Seorang kakak yang baik hati (terima kasih, Kak) menasihati saya bahwa akan lebih baik bagi saya memaafkan tanpa diminta karena nantinya akan berakibat baik pada diri saya sendiri. Saya memahami nasihatnya dan berupaya mencari caranya sampai kemudian saya menghadiri pelatihan ruqyah yang diselenggarakan oleh Rehab Hati dengan Ustadz Nuruddin Al-Indunisy (NAI) sebagai narasumbernya pada tanggal 14-15 Mei lalu di Graha Pena.
Membedakan
Memaafkan dan Tidak Melupakan
Ustadz NAI menceritakan kisah Wahsyi
bin Harb yang membunuh Hamzah – paman Nabi Muhammad saw di perang Uhud. Wahsyi
ini pada akhirnya memeluk Islam. Nabi memaafkannya tetapi berharap tak
melihatnya lagi. “Sebaiknya Engkau menghindari perjumpaan denganku,” kata
Rasulullah usai Wahsyi mengucap dua kalimat syahadat dan menceritakan ihwal
dirinya menombak Hamzah di medan perang.
Mendengar kisah ini, saya
tahu bahwa sikap saya tak ingin bertemu orang itu baik di dunia maya sekali pun
tidak melanggar apa-apa. Memaafkan dan tak melupakan adalah dua hal yang berbeda. Oleh karenanya saya
harus belajar untuk memilahnya.
Ustadz Nuruddin pun menekankan
bahwa Nabi tak bisa melupakan namun beliau bisa memaafkan. Itulah yang harus
kita teladani. Begitu pun dengan saya, saya HARUS BISA MEMAAFKAN walaupun saya TAK BISA MELUPAKAN
KEJAHATAN ITU.
Oke, pelajaran pertama
masuk.
Urusan Kita
Bukan pada Alat Uji!
Ustadz NAI juga menceritakan
riwayat ketika nabi disihir menggunakan sisir dan rambut beliau yang rontok.
Salah seorang peserta bertanya, bagaimanakah sikap Nabi terhadap penyihirnya, Ust.

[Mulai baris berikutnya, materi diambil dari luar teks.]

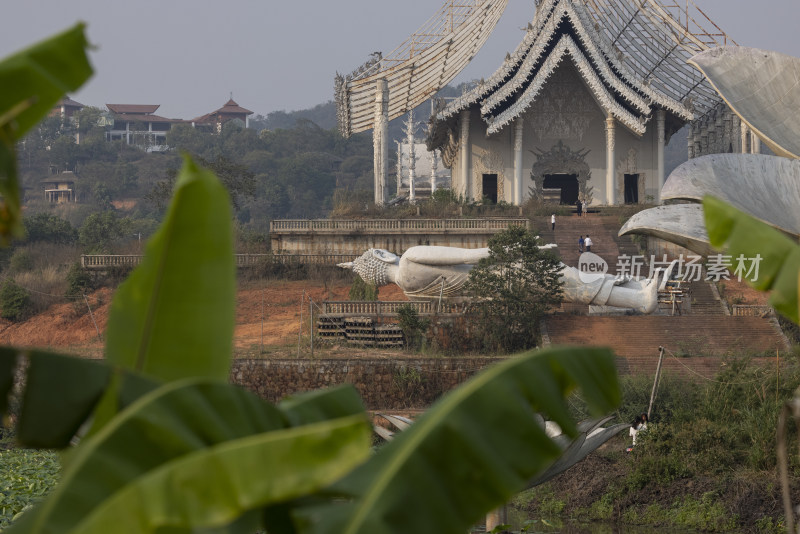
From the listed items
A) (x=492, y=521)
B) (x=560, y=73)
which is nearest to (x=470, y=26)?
(x=560, y=73)

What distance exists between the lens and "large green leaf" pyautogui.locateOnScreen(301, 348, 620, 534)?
1.97m

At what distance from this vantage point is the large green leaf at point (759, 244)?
3.26m

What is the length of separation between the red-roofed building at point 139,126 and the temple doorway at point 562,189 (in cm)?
4733

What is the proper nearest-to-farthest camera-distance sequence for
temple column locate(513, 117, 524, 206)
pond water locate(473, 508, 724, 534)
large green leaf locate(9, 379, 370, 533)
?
1. large green leaf locate(9, 379, 370, 533)
2. pond water locate(473, 508, 724, 534)
3. temple column locate(513, 117, 524, 206)

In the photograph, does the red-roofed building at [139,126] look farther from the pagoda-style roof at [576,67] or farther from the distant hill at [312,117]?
the pagoda-style roof at [576,67]

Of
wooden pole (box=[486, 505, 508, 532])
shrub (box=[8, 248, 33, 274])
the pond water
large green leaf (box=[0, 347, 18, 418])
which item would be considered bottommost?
the pond water

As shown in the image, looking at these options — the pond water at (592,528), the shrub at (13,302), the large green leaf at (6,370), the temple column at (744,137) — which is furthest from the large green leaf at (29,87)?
the temple column at (744,137)

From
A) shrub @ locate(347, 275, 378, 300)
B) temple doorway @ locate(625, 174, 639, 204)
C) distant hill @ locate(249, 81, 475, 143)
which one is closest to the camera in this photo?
shrub @ locate(347, 275, 378, 300)

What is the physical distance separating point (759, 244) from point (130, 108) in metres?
81.0

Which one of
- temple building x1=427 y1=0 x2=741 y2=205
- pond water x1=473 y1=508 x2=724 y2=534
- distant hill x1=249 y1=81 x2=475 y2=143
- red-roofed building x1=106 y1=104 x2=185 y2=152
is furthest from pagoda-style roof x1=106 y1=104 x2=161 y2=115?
pond water x1=473 y1=508 x2=724 y2=534

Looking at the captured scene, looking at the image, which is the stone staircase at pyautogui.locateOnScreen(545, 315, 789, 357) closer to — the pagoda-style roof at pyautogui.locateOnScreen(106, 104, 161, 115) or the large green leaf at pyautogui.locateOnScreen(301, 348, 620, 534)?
the large green leaf at pyautogui.locateOnScreen(301, 348, 620, 534)

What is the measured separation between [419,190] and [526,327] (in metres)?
25.4

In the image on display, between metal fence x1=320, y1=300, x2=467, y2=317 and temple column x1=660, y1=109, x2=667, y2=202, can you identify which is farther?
temple column x1=660, y1=109, x2=667, y2=202

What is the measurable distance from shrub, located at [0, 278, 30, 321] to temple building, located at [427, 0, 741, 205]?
12.6m
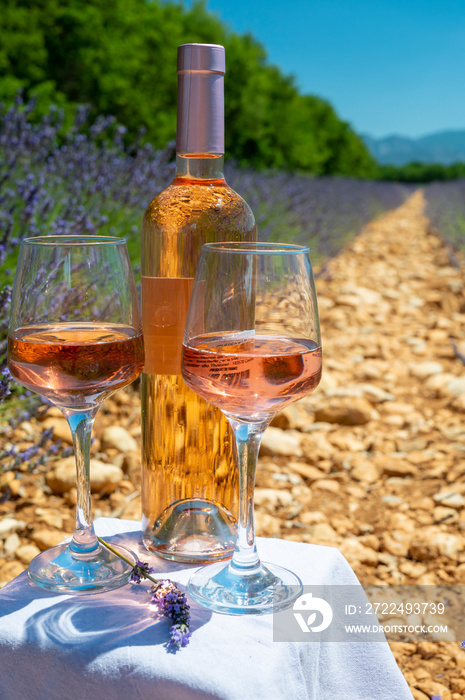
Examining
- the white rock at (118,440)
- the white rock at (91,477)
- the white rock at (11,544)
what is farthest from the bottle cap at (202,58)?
the white rock at (118,440)

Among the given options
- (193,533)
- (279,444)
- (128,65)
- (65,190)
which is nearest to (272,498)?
(279,444)

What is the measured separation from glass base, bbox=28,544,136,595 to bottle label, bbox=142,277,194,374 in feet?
1.22

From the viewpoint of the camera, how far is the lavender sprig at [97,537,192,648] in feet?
3.63

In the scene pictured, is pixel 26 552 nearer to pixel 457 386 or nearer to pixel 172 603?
pixel 172 603

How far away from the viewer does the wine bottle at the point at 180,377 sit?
1341 mm

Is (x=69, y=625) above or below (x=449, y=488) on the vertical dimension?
above

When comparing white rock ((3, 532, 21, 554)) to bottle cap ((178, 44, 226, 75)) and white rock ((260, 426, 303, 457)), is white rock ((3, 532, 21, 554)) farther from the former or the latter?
bottle cap ((178, 44, 226, 75))

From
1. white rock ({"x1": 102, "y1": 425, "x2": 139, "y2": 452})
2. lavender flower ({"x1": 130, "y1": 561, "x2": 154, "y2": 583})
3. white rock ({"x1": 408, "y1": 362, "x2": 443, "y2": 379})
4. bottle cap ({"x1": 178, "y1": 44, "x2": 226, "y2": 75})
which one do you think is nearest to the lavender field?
white rock ({"x1": 102, "y1": 425, "x2": 139, "y2": 452})

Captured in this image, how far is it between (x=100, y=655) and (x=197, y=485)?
0.38m

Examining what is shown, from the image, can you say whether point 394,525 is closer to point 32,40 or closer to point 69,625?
point 69,625

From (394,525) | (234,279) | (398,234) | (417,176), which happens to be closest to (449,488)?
(394,525)

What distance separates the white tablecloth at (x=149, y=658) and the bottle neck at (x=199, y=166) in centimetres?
80

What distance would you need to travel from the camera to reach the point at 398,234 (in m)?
14.6

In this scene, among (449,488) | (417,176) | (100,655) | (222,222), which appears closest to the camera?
(100,655)
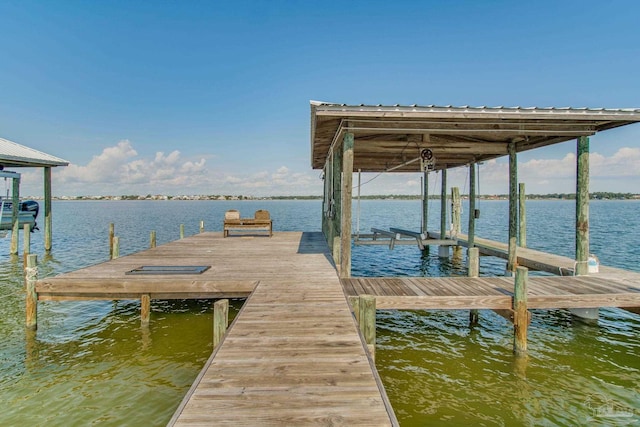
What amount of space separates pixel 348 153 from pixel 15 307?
10271 mm

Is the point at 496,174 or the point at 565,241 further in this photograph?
the point at 565,241

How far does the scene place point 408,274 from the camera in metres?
14.8

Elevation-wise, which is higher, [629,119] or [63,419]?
[629,119]

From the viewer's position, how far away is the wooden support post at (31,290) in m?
7.16

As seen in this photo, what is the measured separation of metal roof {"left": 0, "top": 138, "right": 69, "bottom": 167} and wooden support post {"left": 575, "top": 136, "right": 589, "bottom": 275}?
20.6 meters

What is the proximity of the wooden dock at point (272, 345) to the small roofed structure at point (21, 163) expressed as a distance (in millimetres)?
11312

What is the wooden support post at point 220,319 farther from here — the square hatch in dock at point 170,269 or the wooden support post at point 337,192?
the wooden support post at point 337,192

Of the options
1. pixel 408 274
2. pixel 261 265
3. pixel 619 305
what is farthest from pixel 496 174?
pixel 261 265

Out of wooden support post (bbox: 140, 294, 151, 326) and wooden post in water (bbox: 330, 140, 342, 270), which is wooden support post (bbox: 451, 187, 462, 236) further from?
wooden support post (bbox: 140, 294, 151, 326)

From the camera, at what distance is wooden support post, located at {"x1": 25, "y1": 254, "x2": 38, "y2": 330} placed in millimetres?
7160

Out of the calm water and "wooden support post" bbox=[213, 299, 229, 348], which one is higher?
"wooden support post" bbox=[213, 299, 229, 348]

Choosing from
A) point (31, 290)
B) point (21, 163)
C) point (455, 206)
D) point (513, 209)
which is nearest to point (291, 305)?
point (31, 290)

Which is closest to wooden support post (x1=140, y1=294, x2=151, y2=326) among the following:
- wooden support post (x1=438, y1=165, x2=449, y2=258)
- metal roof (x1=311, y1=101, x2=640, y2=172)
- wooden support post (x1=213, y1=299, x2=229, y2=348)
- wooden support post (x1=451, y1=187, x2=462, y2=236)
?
wooden support post (x1=213, y1=299, x2=229, y2=348)

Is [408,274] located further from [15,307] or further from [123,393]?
[15,307]
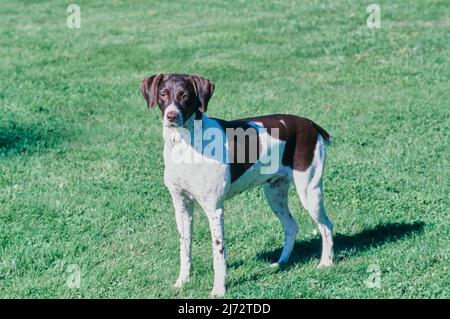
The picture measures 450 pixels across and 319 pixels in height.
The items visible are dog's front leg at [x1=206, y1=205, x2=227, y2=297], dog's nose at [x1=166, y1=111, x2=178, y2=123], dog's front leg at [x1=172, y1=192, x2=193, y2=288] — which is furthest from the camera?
dog's front leg at [x1=172, y1=192, x2=193, y2=288]

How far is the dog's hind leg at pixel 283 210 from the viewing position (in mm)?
6980

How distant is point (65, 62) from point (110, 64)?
0.84m

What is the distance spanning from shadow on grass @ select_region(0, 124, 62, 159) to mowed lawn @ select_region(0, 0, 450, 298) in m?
0.04

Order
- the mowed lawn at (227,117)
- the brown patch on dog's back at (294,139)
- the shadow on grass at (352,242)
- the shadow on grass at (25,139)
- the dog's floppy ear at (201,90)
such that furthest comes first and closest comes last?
the shadow on grass at (25,139), the shadow on grass at (352,242), the mowed lawn at (227,117), the brown patch on dog's back at (294,139), the dog's floppy ear at (201,90)

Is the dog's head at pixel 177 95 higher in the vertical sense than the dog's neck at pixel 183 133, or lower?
higher

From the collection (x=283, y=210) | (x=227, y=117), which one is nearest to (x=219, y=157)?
(x=283, y=210)

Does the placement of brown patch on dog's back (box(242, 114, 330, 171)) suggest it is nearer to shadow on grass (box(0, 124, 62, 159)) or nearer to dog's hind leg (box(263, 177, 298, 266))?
dog's hind leg (box(263, 177, 298, 266))

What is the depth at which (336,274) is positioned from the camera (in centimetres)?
668

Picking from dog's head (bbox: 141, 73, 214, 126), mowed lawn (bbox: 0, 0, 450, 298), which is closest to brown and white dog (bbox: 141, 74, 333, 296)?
dog's head (bbox: 141, 73, 214, 126)

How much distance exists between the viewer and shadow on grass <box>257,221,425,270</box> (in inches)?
281

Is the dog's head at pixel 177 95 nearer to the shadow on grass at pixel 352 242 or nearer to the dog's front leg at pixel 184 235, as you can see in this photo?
the dog's front leg at pixel 184 235

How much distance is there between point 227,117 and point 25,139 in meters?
2.79

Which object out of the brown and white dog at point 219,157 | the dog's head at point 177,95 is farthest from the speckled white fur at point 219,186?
the dog's head at point 177,95
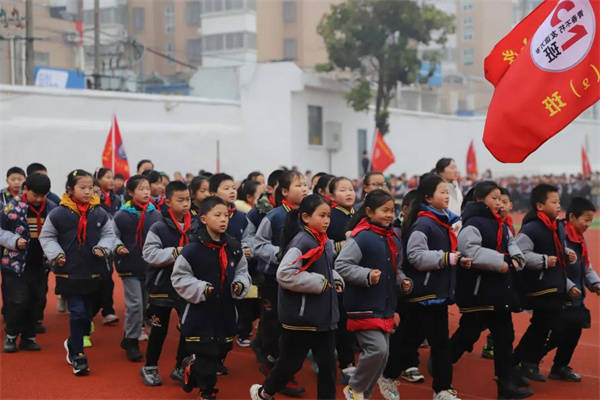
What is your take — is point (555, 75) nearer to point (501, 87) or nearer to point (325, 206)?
point (501, 87)

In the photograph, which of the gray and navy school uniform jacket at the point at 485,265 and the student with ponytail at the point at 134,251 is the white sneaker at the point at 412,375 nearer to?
the gray and navy school uniform jacket at the point at 485,265

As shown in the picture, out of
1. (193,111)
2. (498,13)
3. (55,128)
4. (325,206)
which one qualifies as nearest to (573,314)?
(325,206)

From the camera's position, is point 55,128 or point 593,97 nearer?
point 593,97

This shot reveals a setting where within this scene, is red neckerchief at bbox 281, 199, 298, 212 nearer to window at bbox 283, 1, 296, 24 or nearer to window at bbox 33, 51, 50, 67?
window at bbox 33, 51, 50, 67

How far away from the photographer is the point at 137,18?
5297cm

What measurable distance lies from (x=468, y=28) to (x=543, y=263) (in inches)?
2256

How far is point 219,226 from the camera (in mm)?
5973

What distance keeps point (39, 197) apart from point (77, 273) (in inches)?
46.1

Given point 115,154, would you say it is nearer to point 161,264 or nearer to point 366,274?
point 161,264

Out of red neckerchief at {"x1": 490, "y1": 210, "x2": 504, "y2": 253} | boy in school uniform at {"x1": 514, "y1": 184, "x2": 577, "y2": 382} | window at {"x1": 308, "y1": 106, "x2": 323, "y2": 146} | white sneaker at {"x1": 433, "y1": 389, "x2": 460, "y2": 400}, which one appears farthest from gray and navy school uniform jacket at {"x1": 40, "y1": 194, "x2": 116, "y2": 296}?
window at {"x1": 308, "y1": 106, "x2": 323, "y2": 146}

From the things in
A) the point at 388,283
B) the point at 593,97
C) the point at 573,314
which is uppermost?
the point at 593,97

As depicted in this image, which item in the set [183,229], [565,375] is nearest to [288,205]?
[183,229]

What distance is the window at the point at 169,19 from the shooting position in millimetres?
54469

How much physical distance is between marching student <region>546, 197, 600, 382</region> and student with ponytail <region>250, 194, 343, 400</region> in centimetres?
226
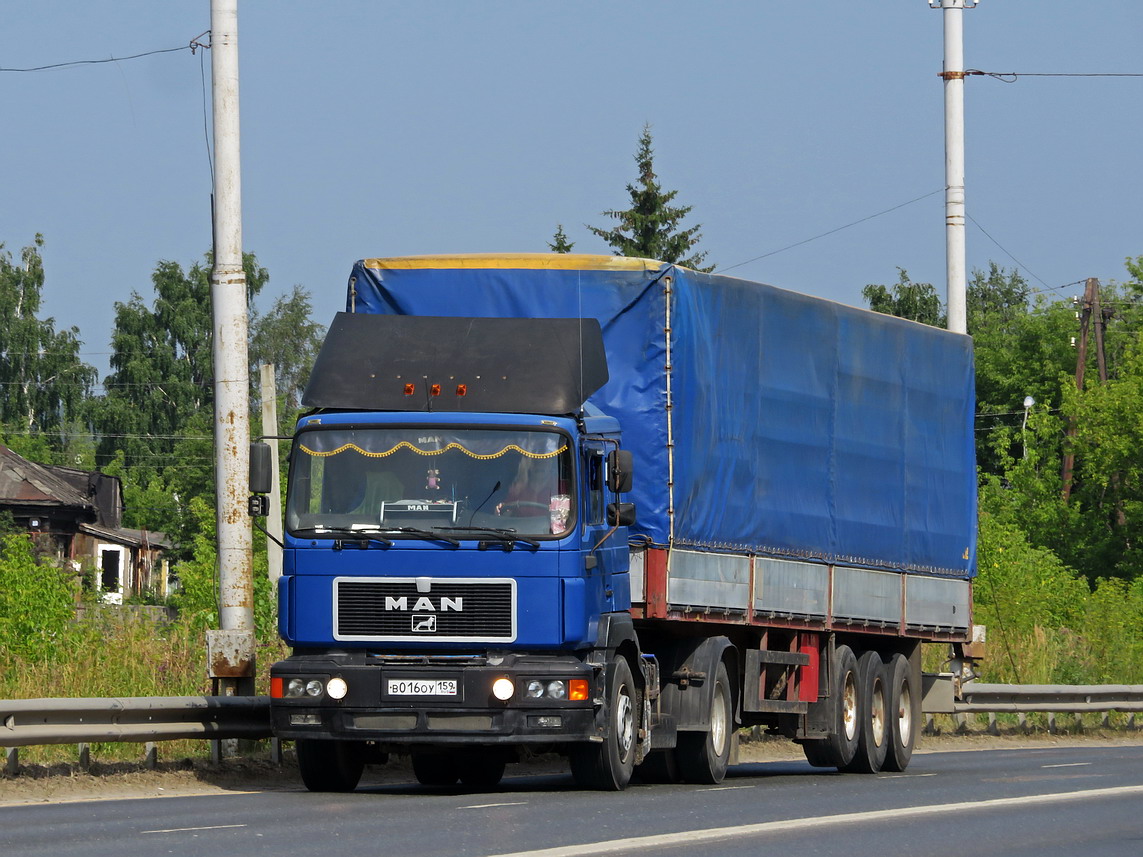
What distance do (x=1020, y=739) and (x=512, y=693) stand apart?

Nuruddin menjawab tidak ada riwayatnya. Menurutnya, tak penting bagaimana
bersikap terhadap tukang sihir karena urusan korban sihir adalah kepada Allah
semata dalam menghadapi ujiannya, tidak ada urusan dengan tukang sihirnya.
Mengapa demikian? Karena
setiap orang toh nantinya akan bertanggung jawab atas segala amal perbuatannya,
bukan? Dan seseorang yang terkena sihir itu menunjukkan bahwa ujian
kehidupannya berupa sihir, artinya … ALAT UJI dirinya adalah sihir.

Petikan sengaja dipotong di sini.